Wednesday, 28 October 2009

Matters of Public Importance

Border Protection

4:46 pm

Photo of Tony ZappiaTony Zappia (Makin, Australian Labor Party) Share this | Hansard source

I welcome this matter of public importance because this is a debate that needs to take place, but it needs to take place in an honest and constructive way. It is a debate that all Australians should be engaged in because we are debating a matter which affects the lives of real people—real children, real mothers and fathers. These are real people who find themselves in traumatic and vulnerable circumstances. They are real people whom people smugglers are exploiting and whose lives are being placed at risk.

We are confronted with a complex worldwide problem and one that is deserving of bipartisan support as we work through it—a problem where, according to the UNHCR, at the end of 2008 there were 42 million forcibly displaced people worldwide, including 15.2 million refugees. We are confronted with a global problem that will not be resolved by rhetoric and political point-scoring but by considered and measured strategies that produce the best long-term outcomes for refugees and for the countries that asylum seekers want to settle in. Those strategies will best be achieved by cooperative arrangements with the international community and, particularly for Australia, by cooperative arrangements with our regional neighbours.

In recent times the situation in Afghanistan and Sri Lanka has resulted in an escalation in the number of people who have been displaced from their homes—people whose lives are at risk, who are living in atrocious conditions and who are desperately wanting to find a new home. Attempts by the coalition to ignore this reality are politically motivated. The increase in unauthorised boat arrivals to Australia in recent times is consistent with increases in asylum seeker numbers being seen around the world. We require a global response to refugee matters that is humanitarian and that is consistent with UNHCR principles, in conjunction with international counter-people-smuggling strategies; a global response that ought to attempt to stabilise and secure those countries from where people are fleeing. These are the long-term objectives towards which we should all be working and the objectives I believe that are underpinning the government’s response.

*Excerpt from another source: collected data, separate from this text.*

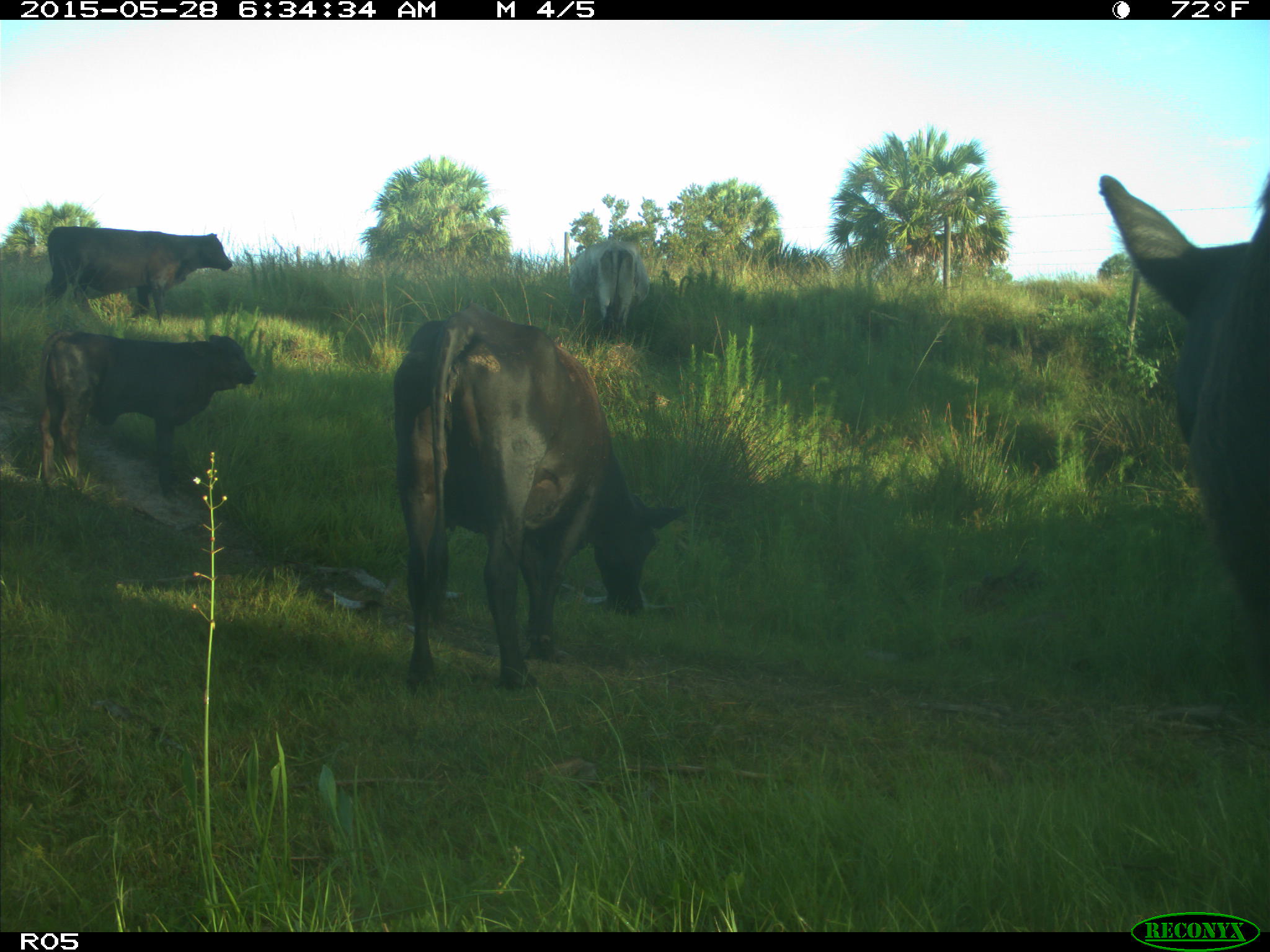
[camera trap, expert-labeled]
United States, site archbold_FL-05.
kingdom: Animalia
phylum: Chordata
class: Mammalia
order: Artiodactyla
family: Bovidae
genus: Bos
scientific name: Bos taurus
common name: domestic cow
Bos taurus (domestic cow).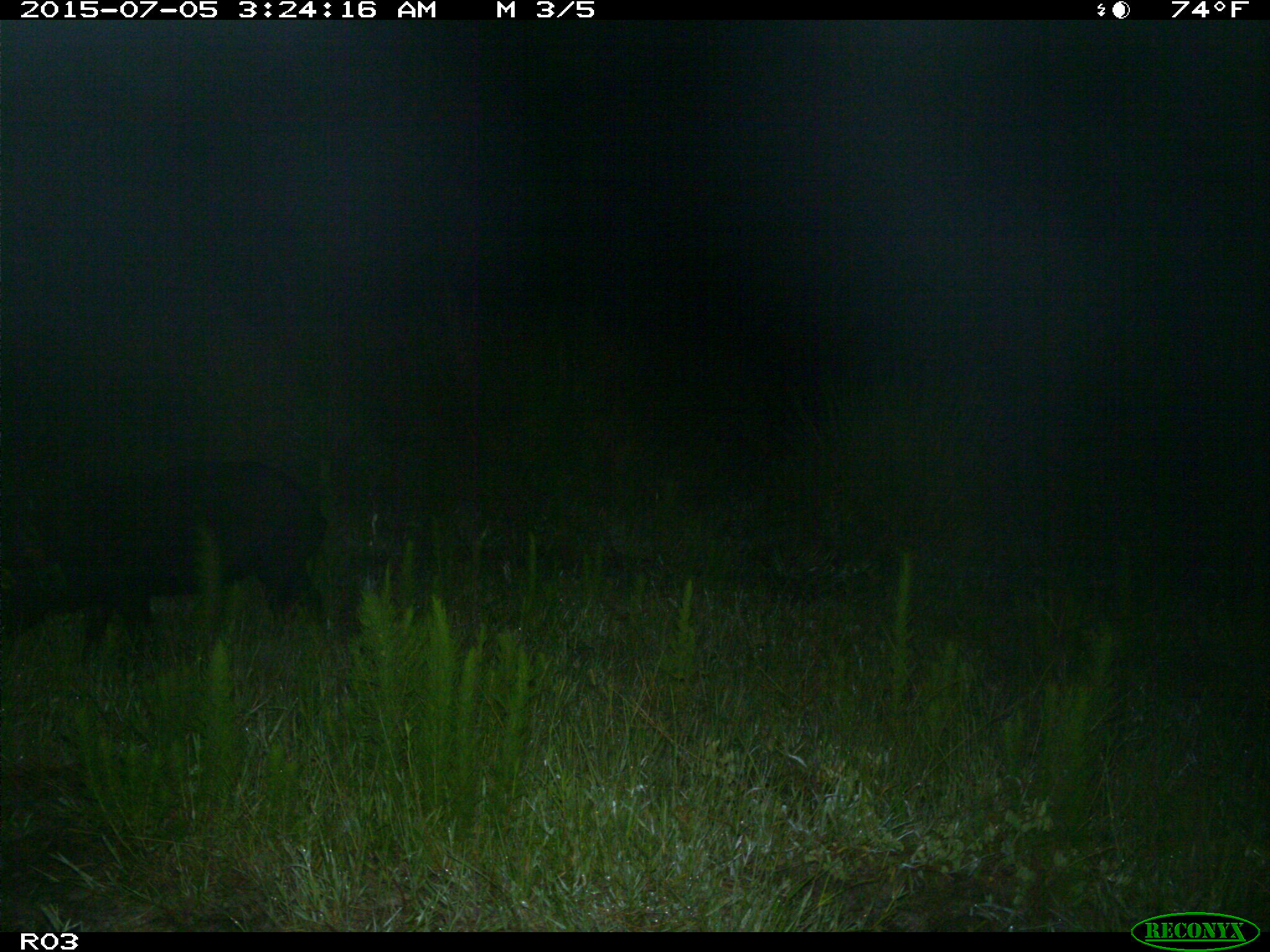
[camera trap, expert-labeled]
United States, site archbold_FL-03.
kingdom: Animalia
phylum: Chordata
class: Mammalia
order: Artiodactyla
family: Suidae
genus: Sus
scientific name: Sus scrofa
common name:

Since World War II, three-quarters of a million refugees have settled in Australia; 150,000 of them arrived during the Howard government year and nearly 15,000 of those arrived as boat people. It was not the Howard government’s Pacific solution that resulted in a decrease in refugees and unauthorised boat arrivals but a decrease in refugees leaving Iraq, Afghanistan and Sri Lanka after 2001. In fact, between 2001 and 2003 numbers dropped significantly. Between 2005 and 2008 the number of refugees leaving those countries, from which most refugees are coming, rose once again.

These are the facts—not the rhetoric. That is why in the budget the government allocated an additional $654 million to combat people smuggling. That is why the government recently increased its core funding to the UNHCR by $4.4 million, to $14.3 million, and provided another $2 million for the UNHCR’s protection, assessment and outreach program in Indonesia. This is in addition to another $5 million that was provided to the International Organisation for Migration for its Indonesian activities.

I listened to the debate and the contributions from members opposite. What struck me was that on one hand they would have you believe that they are the party of compassion and fairness but that on the other hand they are the party that had the tough policies that stopped people coming to this country as refugees. At the same time the Leader of the Opposition asserted that it was the Howard government’s soft policies in 2005 that took children and women away from the detention facilities and away from detention.